George Osborne and the destruction of society

I’ve increasingly noticed that Osborne tilts his head to one side whilst talking. I can only assume he’s listening intently to the voices in his head, that’s the only explanation for the lunacy dressed up as policy that seems to come out of his mouth. I noted this in the comments section of the Independent article on Osborne’s speech and thought I’d expand on it here.

It was an odd speech in many ways. To my mind a great Conservative government should have a lot in common with Disraeli’s 2nd government. Disraeli, the second modern Conservative prime minister after Robert Peel did many great things in his time as PM, things you wouldn’t associate with the modern Conservative party. He amended the Factory Act to give more rights to workers, enacted legislation to allow peaceful picketing and so much more. As a result the Liberal MP Alexander Macdonald told his constituents in 1879, “The Conservative party have done more for the working classes in five years than the Liberals have in fifty.” How ironic then that Osborne actually referenced Disraeli’s time as premier in a riposte to Cable over working conditions for chimney sweeps. Way to miss the point Mr O.
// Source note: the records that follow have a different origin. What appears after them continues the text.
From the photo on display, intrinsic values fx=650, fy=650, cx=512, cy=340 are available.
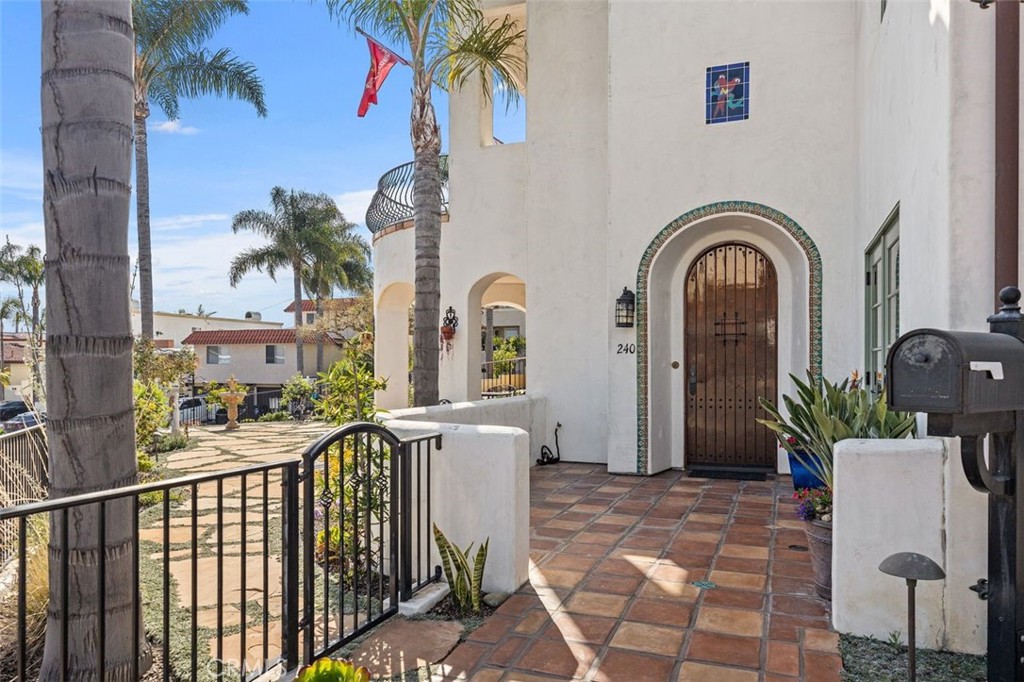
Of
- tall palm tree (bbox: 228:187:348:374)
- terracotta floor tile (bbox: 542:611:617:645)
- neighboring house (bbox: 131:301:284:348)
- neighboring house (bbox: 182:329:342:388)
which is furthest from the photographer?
neighboring house (bbox: 131:301:284:348)

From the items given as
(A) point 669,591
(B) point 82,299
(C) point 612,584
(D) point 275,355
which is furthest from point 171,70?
(D) point 275,355

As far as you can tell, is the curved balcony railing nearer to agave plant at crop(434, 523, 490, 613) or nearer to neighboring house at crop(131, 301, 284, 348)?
agave plant at crop(434, 523, 490, 613)

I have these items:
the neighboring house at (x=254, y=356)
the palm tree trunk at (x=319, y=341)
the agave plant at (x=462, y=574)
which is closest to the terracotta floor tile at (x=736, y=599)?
the agave plant at (x=462, y=574)

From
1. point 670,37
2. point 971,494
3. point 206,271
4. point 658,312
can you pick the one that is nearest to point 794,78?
point 670,37

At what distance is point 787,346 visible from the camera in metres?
7.79

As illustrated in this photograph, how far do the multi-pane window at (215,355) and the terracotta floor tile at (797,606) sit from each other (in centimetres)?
3688

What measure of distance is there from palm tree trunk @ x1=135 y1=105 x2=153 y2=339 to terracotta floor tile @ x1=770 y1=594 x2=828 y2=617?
1437 cm

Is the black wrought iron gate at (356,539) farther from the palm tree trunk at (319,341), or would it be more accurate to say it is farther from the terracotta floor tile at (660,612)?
the palm tree trunk at (319,341)

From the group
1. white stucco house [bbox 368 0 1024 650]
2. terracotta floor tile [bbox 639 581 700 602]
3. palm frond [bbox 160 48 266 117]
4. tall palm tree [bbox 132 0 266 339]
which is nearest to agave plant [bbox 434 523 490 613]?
terracotta floor tile [bbox 639 581 700 602]

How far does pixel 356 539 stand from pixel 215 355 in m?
36.8

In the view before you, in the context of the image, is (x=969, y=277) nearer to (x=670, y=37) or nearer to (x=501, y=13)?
(x=670, y=37)

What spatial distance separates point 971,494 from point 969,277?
40.3 inches

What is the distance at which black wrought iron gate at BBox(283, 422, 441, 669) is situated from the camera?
2.89 m

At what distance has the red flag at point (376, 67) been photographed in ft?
25.9
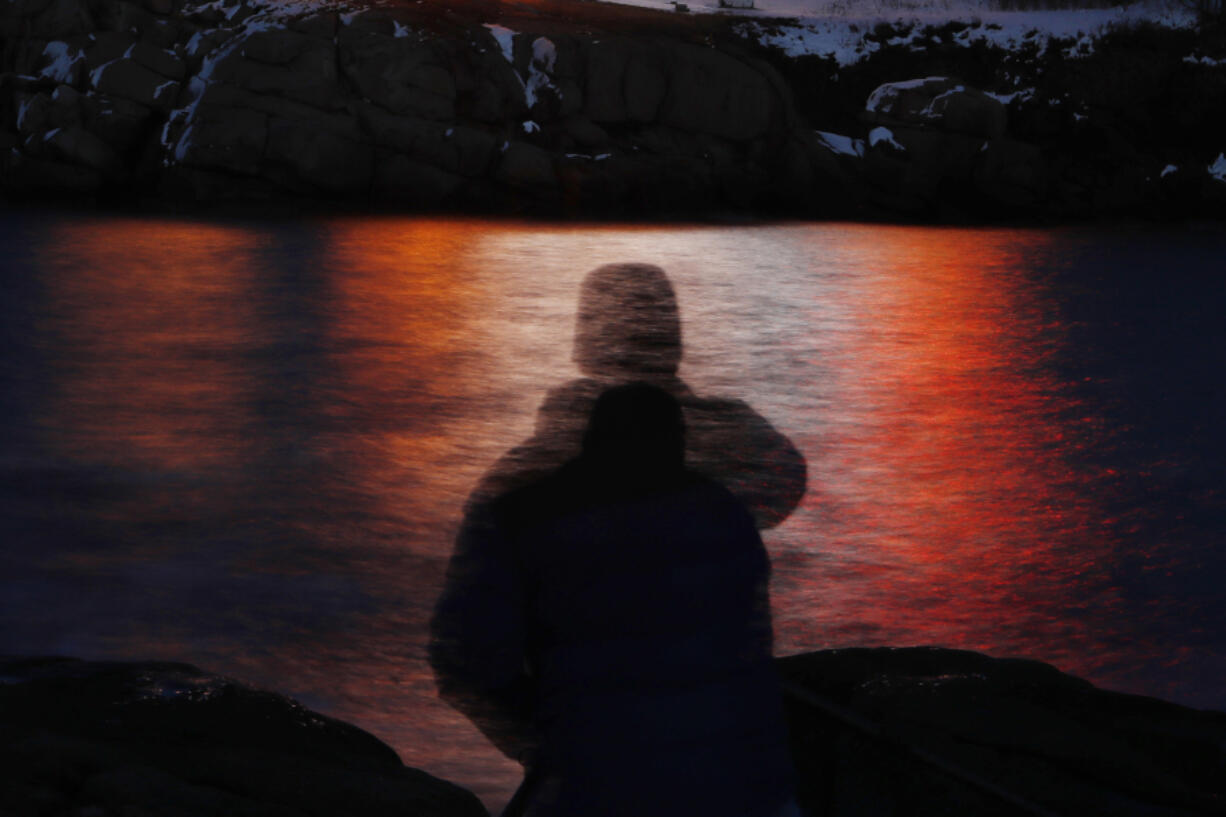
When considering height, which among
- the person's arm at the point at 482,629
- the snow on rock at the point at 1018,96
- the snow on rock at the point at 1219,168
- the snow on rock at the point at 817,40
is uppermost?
the snow on rock at the point at 817,40

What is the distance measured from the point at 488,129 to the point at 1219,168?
50.8 feet

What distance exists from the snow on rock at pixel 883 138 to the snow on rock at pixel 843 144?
0.26m

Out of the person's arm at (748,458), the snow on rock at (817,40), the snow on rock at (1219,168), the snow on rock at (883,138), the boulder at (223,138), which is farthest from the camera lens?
the snow on rock at (817,40)

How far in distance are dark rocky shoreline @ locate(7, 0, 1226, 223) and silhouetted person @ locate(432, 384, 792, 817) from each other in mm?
20981

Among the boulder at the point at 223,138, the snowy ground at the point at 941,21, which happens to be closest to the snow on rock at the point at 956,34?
the snowy ground at the point at 941,21

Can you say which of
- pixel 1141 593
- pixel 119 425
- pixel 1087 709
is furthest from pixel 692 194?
pixel 1087 709

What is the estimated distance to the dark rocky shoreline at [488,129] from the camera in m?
22.1

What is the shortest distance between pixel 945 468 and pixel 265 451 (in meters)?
4.13

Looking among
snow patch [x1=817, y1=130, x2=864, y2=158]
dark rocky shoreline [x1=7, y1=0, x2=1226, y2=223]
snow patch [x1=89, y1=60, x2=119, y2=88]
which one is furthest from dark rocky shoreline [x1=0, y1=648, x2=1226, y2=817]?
snow patch [x1=817, y1=130, x2=864, y2=158]

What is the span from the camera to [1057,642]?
16.4 ft

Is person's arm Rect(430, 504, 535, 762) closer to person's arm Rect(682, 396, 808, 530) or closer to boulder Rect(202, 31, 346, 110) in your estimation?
person's arm Rect(682, 396, 808, 530)

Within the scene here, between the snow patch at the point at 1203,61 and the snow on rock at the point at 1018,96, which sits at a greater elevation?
the snow patch at the point at 1203,61

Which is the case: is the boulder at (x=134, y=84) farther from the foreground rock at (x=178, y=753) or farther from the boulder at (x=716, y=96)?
the foreground rock at (x=178, y=753)

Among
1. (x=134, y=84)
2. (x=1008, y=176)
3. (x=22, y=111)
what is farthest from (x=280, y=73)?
(x=1008, y=176)
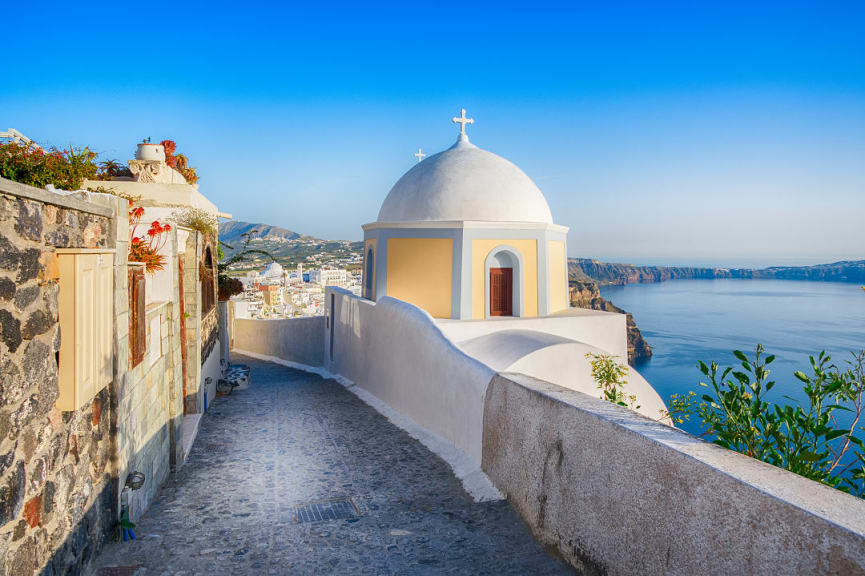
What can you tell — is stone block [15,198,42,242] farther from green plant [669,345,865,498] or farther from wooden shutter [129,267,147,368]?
green plant [669,345,865,498]

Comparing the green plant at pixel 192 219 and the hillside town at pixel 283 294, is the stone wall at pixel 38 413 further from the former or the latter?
the hillside town at pixel 283 294

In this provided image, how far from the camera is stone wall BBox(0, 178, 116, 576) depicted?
7.31 feet

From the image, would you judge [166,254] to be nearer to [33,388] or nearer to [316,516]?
[316,516]

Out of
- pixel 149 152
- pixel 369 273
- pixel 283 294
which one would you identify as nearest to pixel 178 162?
pixel 149 152

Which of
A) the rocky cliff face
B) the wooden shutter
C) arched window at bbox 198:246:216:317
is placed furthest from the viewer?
the rocky cliff face

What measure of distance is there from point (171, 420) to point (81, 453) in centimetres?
255

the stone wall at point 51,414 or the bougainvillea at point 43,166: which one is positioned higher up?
the bougainvillea at point 43,166

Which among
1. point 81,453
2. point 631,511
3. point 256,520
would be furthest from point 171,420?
point 631,511

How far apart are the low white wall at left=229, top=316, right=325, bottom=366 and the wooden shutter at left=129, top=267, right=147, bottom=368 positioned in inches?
450

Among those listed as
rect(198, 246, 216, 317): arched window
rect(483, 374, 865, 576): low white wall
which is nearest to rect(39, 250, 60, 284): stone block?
rect(483, 374, 865, 576): low white wall

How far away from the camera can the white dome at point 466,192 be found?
1124 centimetres

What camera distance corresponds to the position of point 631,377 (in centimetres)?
779

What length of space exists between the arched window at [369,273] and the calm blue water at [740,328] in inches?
676

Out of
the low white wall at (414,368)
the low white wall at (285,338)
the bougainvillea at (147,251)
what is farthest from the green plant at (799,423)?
the low white wall at (285,338)
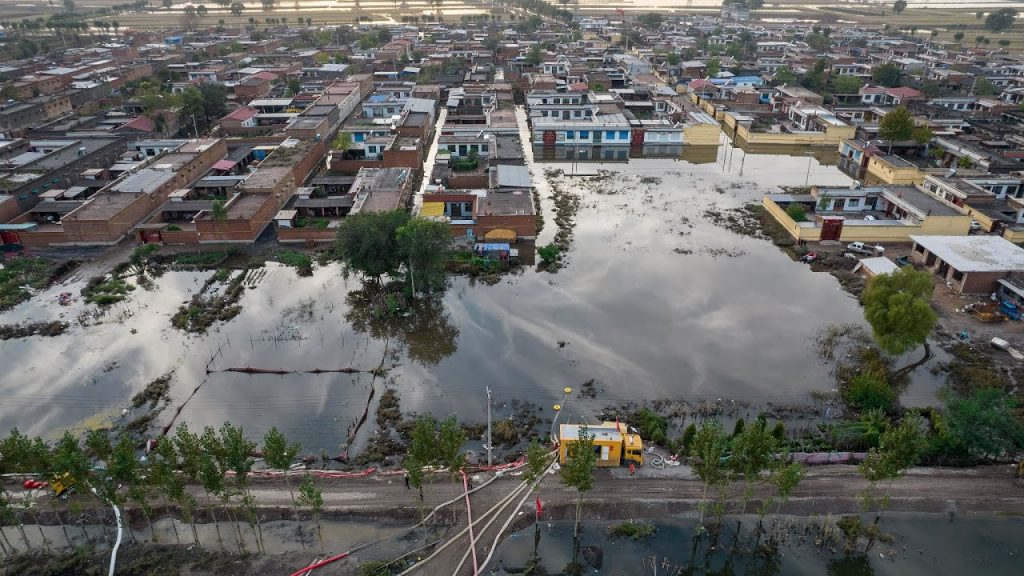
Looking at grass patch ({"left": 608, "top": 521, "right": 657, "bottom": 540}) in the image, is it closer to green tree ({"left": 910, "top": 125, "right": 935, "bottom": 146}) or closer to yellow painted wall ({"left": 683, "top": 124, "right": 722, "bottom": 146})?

Whether it’s down to the inept handling of the press or just a staggering amount of inbreeding, the current crop of Tories seem either genuinely incapable of understanding the lot of the common man, or simply don’t care as their noses are so far into the trough and they’ve all got plenty of non-exec directorships lined up for when parliament becomes too tiresome. We are still mired in recession, and regardless of who is exactly to blame for this, assuming that people are on benefits because they want to be, rather than because they have no choice is facile. This is backed up by the comments on housing benefit for the under 25’s being scrapped because they should live at their parents house; a cosy upper middle class notion of comfortable families looking after their own with scant regard for the financial reality. 
Cutting the 50p rate of tax, refusing the LibDem’s idea of a Mansion Tax on properties costing more than £1m, making little or no mention of large scale corporate tax evasion whilst seemingly focusing on making even more savings from the vulnerable and disadvantaged shows just how out of touch with reality the Conservatives have become. It’s worth noting that the National Audit Office said the DWP contract to assess fitness to work, worth £110m a year, offered poor value for money, a common theme in a lot of PPI schemes of late. 
Osborne actually said, [the] books can’t be balanced on “wallets of the rich” but seems to think that the poor and stretched middle class can be utilised for this very task. There is a strong argument for everyone being taxed fairly, not disproportionately but fairly. There is ample evidence showing that the effective rate of tax people pay seems to go down as their earnings go up past a certain level, and it’s this sort of chicanery the government should be focused on sorting out, not attempting to assess amputees for a return to work a couple of weeks after their amputation as (in)famously happened to some poor bloke in Staffordshire recently.
Earlier this year I was approached by the local Conservative party about considering allowing myself be long listed as a potential candidate for local councillor. This obviously massaged my ego massively, especially since I’m not even a member of the party, but the more I see about the direction the Conservative party is taking, the more I see my views diverging from theirs. It’s simply not something I could in all conscience conceive doing whilst their policies veer towards the impoverisation of all but the wealthy elite.